→ **Short task**: Return, unchanged, the part of the records that opens with the line containing "(68,38,106,136), which is" and closes with the line containing "43938 millimetres", including both of those lines.

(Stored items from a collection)
* * *

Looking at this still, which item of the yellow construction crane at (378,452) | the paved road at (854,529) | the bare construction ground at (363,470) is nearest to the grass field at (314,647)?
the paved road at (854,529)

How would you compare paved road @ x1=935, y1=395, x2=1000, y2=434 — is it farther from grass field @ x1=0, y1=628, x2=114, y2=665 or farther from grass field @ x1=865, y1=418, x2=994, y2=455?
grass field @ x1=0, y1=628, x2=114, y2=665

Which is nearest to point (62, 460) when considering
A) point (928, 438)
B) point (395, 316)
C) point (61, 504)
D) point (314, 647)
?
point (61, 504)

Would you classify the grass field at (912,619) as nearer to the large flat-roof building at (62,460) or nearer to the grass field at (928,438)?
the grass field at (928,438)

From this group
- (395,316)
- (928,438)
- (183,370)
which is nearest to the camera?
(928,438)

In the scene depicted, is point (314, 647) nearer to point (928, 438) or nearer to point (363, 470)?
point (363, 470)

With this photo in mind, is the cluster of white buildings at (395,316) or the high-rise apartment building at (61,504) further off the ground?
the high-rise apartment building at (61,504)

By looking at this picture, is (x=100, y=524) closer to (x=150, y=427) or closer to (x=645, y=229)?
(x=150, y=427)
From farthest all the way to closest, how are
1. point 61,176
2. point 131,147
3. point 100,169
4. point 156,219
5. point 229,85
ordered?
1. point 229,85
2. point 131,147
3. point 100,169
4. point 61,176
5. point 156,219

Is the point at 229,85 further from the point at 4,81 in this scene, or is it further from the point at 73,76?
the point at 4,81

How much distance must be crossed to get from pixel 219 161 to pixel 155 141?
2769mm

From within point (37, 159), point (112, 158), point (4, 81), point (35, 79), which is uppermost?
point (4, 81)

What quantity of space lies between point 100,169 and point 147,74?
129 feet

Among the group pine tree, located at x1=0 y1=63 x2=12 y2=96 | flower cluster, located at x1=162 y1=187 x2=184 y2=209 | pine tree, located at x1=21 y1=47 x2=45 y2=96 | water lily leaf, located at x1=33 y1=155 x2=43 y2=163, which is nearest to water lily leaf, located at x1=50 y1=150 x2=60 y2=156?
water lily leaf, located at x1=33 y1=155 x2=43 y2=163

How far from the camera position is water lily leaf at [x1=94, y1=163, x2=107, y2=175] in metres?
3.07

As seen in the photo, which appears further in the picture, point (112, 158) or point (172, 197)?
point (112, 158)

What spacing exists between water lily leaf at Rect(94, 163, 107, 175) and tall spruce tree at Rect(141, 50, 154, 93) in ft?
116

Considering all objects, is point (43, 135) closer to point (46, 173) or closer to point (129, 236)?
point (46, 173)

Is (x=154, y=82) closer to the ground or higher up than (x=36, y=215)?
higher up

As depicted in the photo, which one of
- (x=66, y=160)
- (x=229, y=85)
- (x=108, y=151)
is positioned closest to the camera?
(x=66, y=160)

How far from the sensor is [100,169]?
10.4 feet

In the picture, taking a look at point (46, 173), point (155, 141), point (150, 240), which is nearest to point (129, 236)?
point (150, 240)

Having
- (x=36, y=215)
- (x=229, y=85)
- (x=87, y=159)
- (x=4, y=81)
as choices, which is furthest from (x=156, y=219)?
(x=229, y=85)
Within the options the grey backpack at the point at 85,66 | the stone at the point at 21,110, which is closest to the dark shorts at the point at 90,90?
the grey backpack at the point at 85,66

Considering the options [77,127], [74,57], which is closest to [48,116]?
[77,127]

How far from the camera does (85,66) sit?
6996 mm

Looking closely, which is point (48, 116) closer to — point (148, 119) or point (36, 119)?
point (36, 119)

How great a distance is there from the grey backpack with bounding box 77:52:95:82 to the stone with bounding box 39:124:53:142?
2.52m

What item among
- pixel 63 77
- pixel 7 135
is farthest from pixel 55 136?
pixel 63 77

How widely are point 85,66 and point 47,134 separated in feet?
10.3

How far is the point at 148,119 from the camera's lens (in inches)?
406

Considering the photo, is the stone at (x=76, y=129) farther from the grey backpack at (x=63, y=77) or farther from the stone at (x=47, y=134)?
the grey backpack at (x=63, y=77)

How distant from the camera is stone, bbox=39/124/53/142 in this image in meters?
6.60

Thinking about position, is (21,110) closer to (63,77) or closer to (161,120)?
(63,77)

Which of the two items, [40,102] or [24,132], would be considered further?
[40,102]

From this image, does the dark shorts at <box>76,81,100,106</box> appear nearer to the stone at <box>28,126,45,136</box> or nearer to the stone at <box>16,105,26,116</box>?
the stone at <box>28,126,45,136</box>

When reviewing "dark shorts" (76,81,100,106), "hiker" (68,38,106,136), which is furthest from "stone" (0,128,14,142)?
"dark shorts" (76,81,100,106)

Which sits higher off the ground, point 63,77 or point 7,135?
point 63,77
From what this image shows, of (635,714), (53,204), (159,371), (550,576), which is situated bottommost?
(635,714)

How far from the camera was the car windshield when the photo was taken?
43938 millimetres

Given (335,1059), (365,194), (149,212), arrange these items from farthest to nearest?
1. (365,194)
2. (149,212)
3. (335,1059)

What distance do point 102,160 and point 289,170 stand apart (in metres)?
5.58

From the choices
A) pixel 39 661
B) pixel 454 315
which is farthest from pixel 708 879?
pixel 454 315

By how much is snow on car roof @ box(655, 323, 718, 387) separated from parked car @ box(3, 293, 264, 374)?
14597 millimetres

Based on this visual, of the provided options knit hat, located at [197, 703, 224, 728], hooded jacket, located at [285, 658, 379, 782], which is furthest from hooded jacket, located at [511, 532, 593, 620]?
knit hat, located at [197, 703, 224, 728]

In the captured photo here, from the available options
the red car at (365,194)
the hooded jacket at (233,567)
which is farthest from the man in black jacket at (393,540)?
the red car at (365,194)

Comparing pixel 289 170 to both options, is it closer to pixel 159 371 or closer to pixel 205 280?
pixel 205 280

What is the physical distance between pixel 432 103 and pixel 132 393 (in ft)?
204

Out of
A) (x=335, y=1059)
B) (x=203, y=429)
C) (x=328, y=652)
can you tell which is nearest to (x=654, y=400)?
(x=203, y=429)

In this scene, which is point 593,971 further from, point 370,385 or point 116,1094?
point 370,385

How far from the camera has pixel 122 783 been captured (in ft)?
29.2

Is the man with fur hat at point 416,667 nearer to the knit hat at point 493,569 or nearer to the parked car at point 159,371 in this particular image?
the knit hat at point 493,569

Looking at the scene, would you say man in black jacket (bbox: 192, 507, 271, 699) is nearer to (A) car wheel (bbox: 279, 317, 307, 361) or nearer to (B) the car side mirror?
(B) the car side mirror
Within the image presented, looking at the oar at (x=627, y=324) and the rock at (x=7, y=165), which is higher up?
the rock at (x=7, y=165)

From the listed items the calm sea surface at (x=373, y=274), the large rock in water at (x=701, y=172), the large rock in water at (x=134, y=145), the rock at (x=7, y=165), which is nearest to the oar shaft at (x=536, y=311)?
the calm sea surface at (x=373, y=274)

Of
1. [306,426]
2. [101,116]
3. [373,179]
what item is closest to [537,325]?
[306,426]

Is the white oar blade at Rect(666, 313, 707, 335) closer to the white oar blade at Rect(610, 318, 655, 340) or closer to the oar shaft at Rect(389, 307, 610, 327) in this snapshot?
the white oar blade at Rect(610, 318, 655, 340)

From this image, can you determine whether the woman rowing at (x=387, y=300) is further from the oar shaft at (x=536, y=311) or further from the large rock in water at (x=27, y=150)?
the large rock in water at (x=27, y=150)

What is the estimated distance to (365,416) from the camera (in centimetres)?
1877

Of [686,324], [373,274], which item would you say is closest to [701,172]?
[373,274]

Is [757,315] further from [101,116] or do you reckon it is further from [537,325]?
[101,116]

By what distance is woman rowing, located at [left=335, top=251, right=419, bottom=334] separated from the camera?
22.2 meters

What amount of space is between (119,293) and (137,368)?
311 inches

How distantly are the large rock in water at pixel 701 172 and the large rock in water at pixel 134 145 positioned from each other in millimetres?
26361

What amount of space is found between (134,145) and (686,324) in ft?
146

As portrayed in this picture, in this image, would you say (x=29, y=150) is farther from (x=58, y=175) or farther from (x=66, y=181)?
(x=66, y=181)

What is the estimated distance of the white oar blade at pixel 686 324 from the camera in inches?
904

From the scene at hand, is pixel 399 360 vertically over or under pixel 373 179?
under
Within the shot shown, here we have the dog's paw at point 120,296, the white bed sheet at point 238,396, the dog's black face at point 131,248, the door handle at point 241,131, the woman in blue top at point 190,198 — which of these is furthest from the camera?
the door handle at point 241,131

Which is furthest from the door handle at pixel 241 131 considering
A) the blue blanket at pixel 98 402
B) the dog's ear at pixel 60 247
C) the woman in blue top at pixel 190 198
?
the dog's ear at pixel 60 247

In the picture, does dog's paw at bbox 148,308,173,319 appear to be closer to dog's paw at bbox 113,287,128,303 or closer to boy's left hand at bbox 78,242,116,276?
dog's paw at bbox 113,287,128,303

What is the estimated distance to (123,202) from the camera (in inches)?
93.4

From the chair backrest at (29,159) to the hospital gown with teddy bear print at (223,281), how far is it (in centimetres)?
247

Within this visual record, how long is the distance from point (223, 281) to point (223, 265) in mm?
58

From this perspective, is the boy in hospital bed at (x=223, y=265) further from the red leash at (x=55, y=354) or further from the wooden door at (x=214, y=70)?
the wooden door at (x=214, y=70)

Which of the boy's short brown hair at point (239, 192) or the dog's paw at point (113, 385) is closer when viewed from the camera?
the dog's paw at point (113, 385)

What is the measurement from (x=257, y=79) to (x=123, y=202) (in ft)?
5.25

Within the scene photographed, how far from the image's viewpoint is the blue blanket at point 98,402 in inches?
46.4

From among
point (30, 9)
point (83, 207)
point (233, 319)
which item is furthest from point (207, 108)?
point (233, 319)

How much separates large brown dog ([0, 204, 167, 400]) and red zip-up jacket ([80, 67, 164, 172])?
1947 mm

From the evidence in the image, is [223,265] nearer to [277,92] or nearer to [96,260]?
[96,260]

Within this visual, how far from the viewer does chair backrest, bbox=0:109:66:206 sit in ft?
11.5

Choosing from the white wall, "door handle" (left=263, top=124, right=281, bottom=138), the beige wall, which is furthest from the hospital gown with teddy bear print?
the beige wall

* * *

→ **Finished exercise**:
When reviewing "dark shorts" (76,81,100,106), "hiker" (68,38,106,136), which is furthest from "stone" (0,128,14,142)?
"dark shorts" (76,81,100,106)

Which sits higher off the ground, point 63,77 or point 7,135?
point 63,77
From what this image shows, of (635,714), (53,204), (159,371), (550,576), which is situated bottommost?
(635,714)

How far from the camera was the car windshield when the photo was taken?
43938 millimetres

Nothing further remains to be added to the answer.